[Problem requirements] Word for word, transcribe every line from the one holding "Wheel Bearing FAG 713 6265 40 rating" through the end of the records, but not the pictures.

[Data provided]
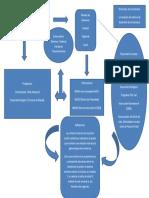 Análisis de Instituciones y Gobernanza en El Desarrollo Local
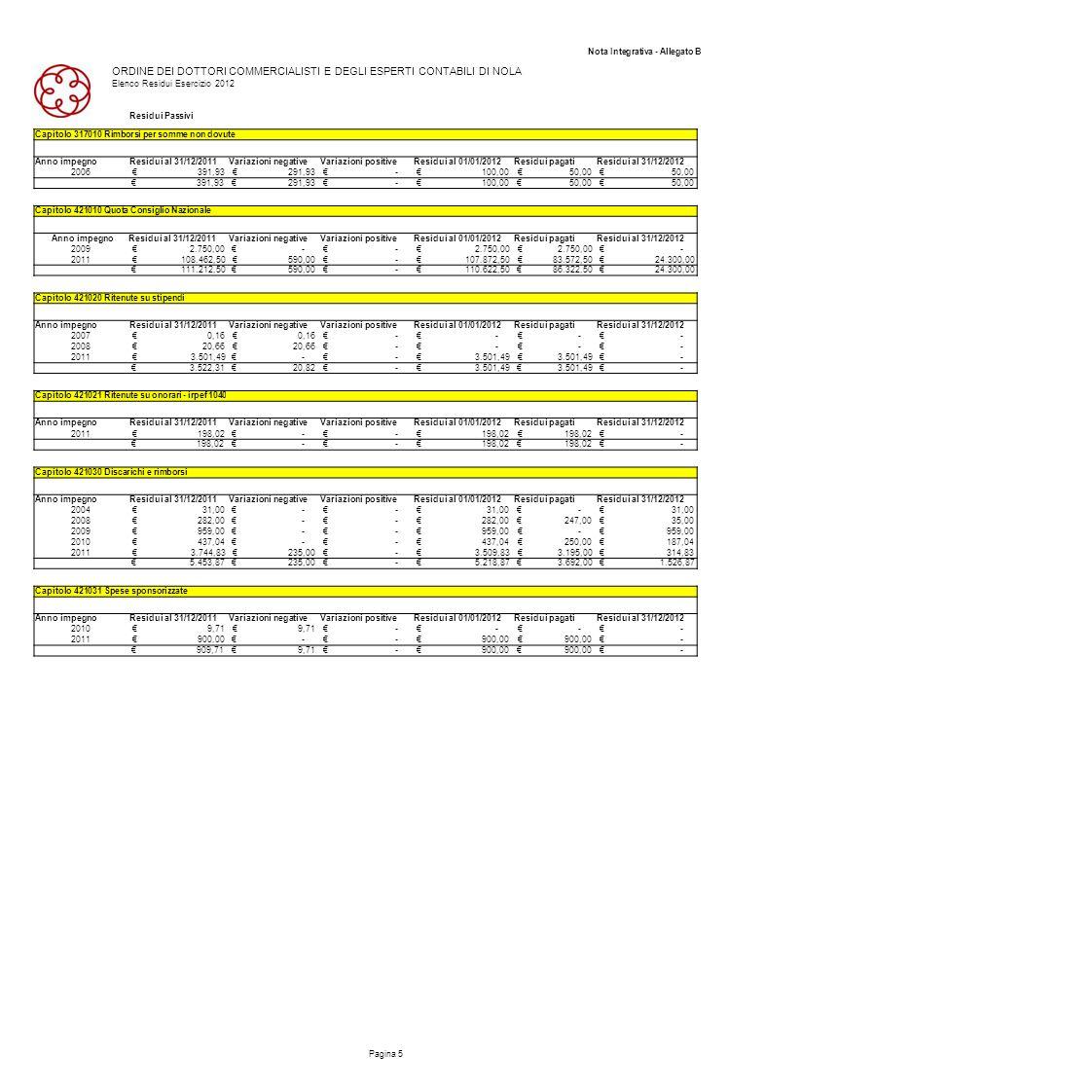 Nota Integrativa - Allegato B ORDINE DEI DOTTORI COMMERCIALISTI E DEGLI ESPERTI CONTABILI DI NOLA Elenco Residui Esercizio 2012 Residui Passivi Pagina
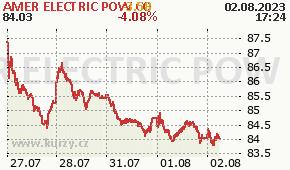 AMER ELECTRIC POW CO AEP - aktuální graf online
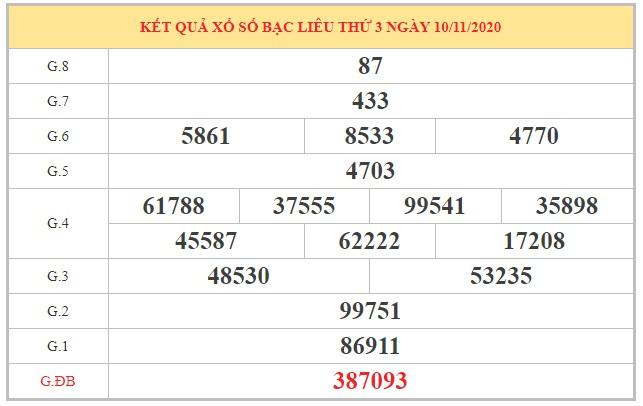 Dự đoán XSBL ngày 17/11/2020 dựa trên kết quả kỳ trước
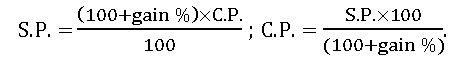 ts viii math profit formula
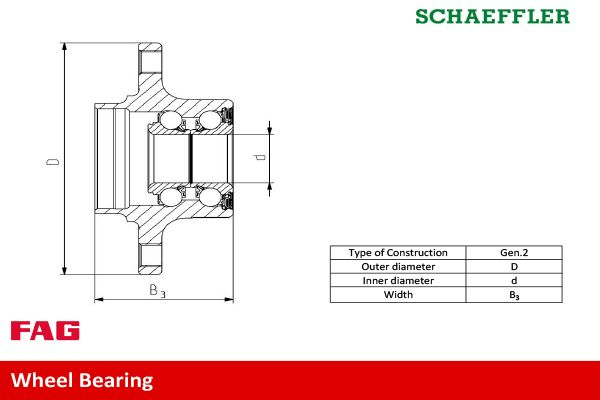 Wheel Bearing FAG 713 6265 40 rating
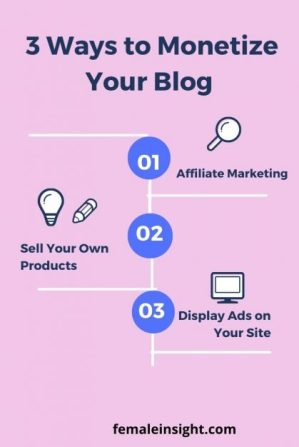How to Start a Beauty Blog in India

[Exercise output]
 Wheel Bearing FAG 713 6265 40 rating
How to Start a Beauty Blog in India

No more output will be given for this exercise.